I am still only thinking smoke, no clear vision yet.
-I am doing it-
but that's it, i came home early, only to almost fail.
What do i do? what do i do when i get up from this computer? I am running out of steam.
-I will persevere-
thank you again for all the support, it helps so much.
This is the view of the mountain, (that i draw everyday) from the Alaska Highway, around where i pick berries.
I can tell you two stories, that are keeper of wild places-ish.
This morning i almost was not going to work. Last night i decided not to go, i just needed to somehow overcome THIS. I'll do anything, except smoking, i never never want to go through this again!!!
Anyway i do wake up at 5 am. With A SMILE ON MY FACE i have no idea where that came from. So i am awake i am happy, so indeed i might as well go to work. I don't start that early, but on Thursday morning i go to a meditation group at 7 am, and meditate for an hour. Ain't i Good? (sarcastically)
At this job i have Thursday morning, there is a crying dog, i cannot handle crying dogs, especially not today! So while being payed and not having asked my boss, i take the dog for a long walk.
:) there's trails to treasures everywhere .
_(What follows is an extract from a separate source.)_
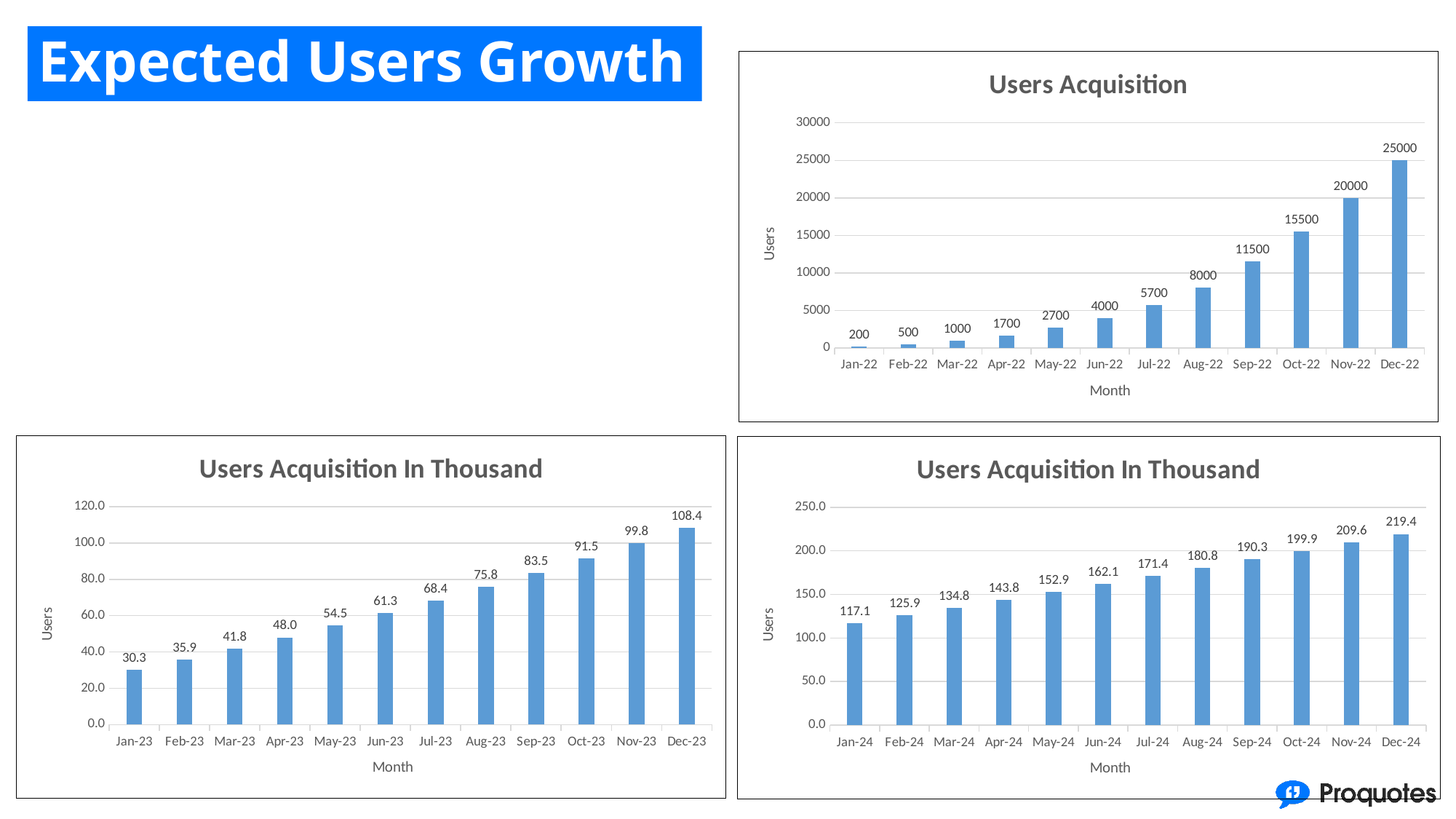
In the top-right chart titled 'Users Acquisition', which month has the lowest value? Jan-22 In the bottom-left chart titled 'Users Acquisition In Thousand', what is the difference between the values for Dec-23 and Jan-23? 78.1 In the top-right chart titled 'Users Acquisition', which month has the highest value? Dec-22 In the top-right chart titled 'Users Acquisition', what is the difference between the values for Dec-22 and Nov-22? 5000 In the bottom-left chart titled 'Users Acquisition In Thousand', what is the value for Jun-23? 61.3 What kind of chart is the bottom-right chart titled 'Users Acquisition In Thousand'? bar chart In the bottom-right chart titled 'Users Acquisition In Thousand', which is larger, the value for Mar-24 or the value for Oct-24? Oct-24 In the bottom-left chart titled 'Users Acquisition In Thousand', do the values rise or fall from Jan-23 to Dec-23? rise In the top-right chart titled 'Users Acquisition', how many months are plotted? 12 In the bottom-right chart titled 'Users Acquisition In Thousand', what is the value for Aug-24? 180.8 In the top-right chart titled 'Users Acquisition', what is the value for Sep-22? 11500 What is the y-axis label of the top-right chart titled 'Users Acquisition'? Users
It is lovely, i have often looked down this trail while driving by, it looks straight and flat. Well it is not. It turns into a lovely dark moss bos (a name Margriet, who is Dutch and i came up with, bos means forest) The dog pulls this way and that, as i am already overstepping boundaries, i dare not let him loose. Up and down the trail we go, there is an opening in the forest ahead, the terrain more gravelly now. It seems an old creek bed, or ancient gravelpit, i don't now. It is just a swale in the forest. It might be wet there in the bottom, among the willows. Hey you know me, i would go in :) and probably the dog too. But we are not supposed to be here. :) We walk back, I bring the dog in, and quit my job :) thinking she will be okay when i am not around.
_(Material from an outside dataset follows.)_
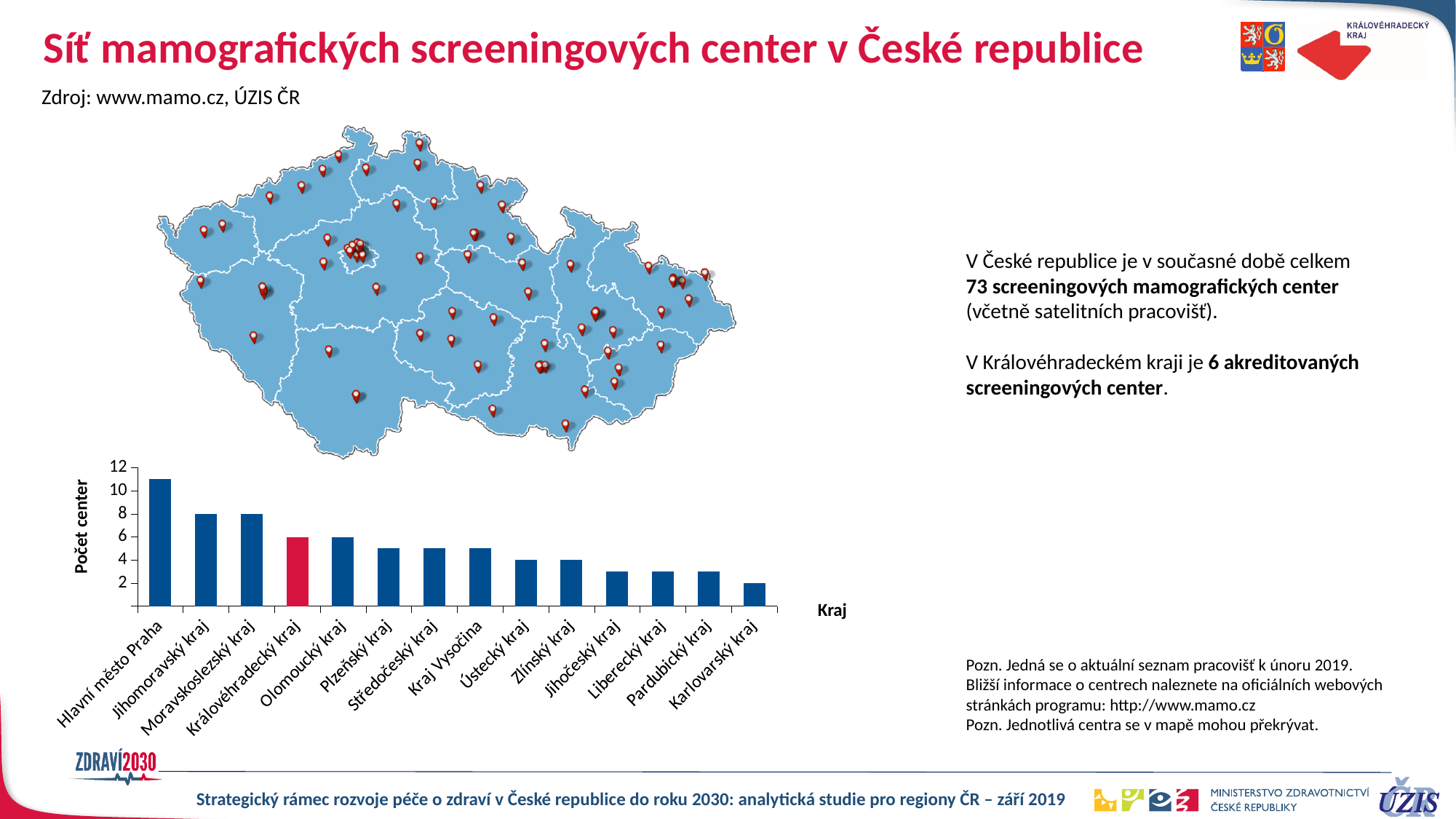
Which region has the highest number of centres in the bar chart? Hlavní město Praha Is the value for Hlavní město Praha greater or less than 10? greater How many regions (kraje) are shown on the x axis of the bar chart? 14 Is the value for Plzeňský kraj greater or less than 6? less How many centres does the bar chart show for Královéhradecký kraj? 6 What kind of chart is shown on the slide? bar chart How many centres does the bar chart show for Karlovarský kraj? 2 Which region's bar is highlighted in red in the bar chart? Královéhradecký kraj How many centres does the bar chart show for Jihomoravský kraj? 8 Which region has the lowest number of centres in the bar chart? Karlovarský kraj What is the difference between the number of centres in Jihomoravský kraj and Královéhradecký kraj? 2 Which has more centres, Olomoucký kraj or Ústecký kraj? Olomoucký kraj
I am not much of berry picker really. I wander off, or play. Don't you love it, when you're with your lover, trying to pick berries, the juices and the warm rocks, it's just too much (sorry i wandered off a bit)
And i know i am not a real picker, because i never have that were i keep my patch secret, I like to share! So i my self will pick longer, when being able to talk with company (as long as it is not that lover)
I do feel like a real berry picker, because the berries are always giving themselves so abundantly to me (and to my husband by the way, now there's a berry picker if you ever met one) He and i always find berries.
And i have to admit i often ignore their calling me. I hardly picked any wild strawberries this year.
Today i went straight to the raspberry motherload. I was able to find places to sit on a nice big boulder and just pick pick pick. The terrain very steep, i soon ran out of such perfect spots, or was just my wanderlust? I wandered off and well this is so typically Don or me, i found a better spot yet. Well Don would have picked the first spot clean before moving on. But well he is working. At least someone around here does takes work serious!